Dans l’État de Roraima au nord du Brésil, la culture du palmier à huile s’est développée à vitesse grand V dans le cadre d’un programme de production de biocarburants. En 2020, une décennie après que les premières rangées de palmiers à huile ont pris la place de la forêt tropicale dense, les plantations couvraient quelque 10 107 hectares dans les municipalités de Rorainópolis, São João da Baliza, Caroebe et São Luiz. Alors que les entreprises d’huile de palme opérant dans la région soutiennent qu’elles ne déforestent pas, les critiques affirment qu’elles contribuent à une augmentation de la demande de terres rases, poussant les éleveurs de bétail, les producteurs de soja et les spéculateurs financiers à s’enfoncer davantage dans la forêt.

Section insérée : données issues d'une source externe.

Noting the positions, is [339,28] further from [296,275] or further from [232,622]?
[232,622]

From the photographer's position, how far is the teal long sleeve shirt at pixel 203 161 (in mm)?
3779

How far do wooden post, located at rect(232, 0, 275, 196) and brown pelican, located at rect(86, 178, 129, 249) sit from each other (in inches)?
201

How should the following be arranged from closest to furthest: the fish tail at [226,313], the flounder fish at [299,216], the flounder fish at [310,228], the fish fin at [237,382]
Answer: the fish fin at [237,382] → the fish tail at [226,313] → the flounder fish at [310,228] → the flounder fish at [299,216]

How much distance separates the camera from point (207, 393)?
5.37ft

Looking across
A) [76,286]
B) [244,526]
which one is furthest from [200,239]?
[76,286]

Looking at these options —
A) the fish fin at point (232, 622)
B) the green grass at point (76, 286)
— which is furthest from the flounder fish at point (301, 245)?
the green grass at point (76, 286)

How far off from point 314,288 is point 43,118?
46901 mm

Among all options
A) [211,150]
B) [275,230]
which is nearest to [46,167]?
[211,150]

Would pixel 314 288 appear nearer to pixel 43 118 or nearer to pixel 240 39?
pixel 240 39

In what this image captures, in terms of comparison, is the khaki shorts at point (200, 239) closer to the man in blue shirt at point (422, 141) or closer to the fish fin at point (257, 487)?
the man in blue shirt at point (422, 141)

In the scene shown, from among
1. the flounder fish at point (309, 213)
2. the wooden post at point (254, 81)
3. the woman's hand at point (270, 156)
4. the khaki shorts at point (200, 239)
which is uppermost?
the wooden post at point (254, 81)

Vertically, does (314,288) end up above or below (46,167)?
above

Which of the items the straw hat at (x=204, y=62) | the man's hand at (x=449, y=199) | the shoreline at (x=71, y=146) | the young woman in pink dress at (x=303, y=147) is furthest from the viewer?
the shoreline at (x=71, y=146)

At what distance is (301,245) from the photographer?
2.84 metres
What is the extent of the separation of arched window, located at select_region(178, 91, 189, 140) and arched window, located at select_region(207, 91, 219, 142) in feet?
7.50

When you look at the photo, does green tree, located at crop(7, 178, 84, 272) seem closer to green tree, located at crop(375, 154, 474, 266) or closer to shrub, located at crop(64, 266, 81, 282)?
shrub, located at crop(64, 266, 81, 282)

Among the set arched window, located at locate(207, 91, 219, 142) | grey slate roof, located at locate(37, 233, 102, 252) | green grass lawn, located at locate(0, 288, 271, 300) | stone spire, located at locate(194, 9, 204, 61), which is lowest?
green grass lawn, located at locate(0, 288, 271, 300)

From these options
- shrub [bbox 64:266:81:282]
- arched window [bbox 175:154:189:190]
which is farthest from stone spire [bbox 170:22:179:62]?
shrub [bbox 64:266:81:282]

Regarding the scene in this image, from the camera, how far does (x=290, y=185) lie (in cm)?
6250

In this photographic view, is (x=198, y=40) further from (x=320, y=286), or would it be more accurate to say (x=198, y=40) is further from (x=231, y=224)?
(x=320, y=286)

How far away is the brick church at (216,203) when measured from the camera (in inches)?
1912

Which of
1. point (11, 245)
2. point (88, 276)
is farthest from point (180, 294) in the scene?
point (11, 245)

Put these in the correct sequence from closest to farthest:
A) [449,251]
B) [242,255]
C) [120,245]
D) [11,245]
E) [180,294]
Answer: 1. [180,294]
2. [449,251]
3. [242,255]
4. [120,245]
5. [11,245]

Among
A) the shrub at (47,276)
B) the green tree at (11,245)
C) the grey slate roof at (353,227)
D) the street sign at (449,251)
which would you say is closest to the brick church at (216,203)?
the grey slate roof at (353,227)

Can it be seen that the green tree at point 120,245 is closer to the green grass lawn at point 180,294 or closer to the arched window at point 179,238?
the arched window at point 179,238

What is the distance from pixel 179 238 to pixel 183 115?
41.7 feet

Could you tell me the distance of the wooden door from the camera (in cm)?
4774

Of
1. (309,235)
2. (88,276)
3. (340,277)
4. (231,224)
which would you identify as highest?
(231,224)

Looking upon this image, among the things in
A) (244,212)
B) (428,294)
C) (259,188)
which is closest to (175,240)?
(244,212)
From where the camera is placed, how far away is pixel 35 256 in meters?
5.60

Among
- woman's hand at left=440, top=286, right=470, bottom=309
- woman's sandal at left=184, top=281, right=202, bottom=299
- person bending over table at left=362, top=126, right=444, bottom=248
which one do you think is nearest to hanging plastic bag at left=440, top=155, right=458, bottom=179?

En plus de devoir faire face à une perte importante de la forêt, les défenseurs des peuples autochtones s’inquiètent des répercussions que l’arrivée des élevages, de l’agriculture et de nouvelles infrastructures peuvent avoir sur les communautés. Ils craignent notamment une exposition importante aux pesticides dont sont arrosées les plantations et les eaux de ruissellement des usines de transformation qui se retrouvent fréquemment dans les sols et les sources d’eau. Ils craignent aussi que les nouveaux arrivants transmettent le virus du Covid aux peuples vulnérables.

Le site d’informations Mongabay rapporte que pendant des années, l’isolement de la région de Roraima lui a permis d’éviter la déforestation qui sévit dans d’autres États brésiliens comme le Pará et le Mato Grosso. « Près de 80 % de la forêt tropicale de Roraima est encore intacte, malgré la progression rapide de l’agriculture et de l’élevage de bétail ces dernières années », explique le média. Des données satellitaires de l’université du Maryland (UMD) visibles sur Global Forest Watch montrent cependant que la pression sur les forêts de Roraima ne cesse de croître. Entre 2008 et 2020, l’État a perdu 850 000 hectares de couverture arborée, soit 4,7 % de ses forêts ; le taux de déforestation a bondi de 216 % en 2019, atteignant de nouveaux sommets avec 61 700 hectares de forêt perdus. Le défrichage des terres aussi devient plus important. Depuis début 2021, l’UMD a enregistré 46 881 alertes de perte de couvert arboré dans cette région – dont 65 % ont été enregistrées dans la semaine du 15 mars. Ces alertes peuvent aussi bien refléter la perte de couvert dans les plantations d’arbres ainsi que le défrichement de la forêt naturelle.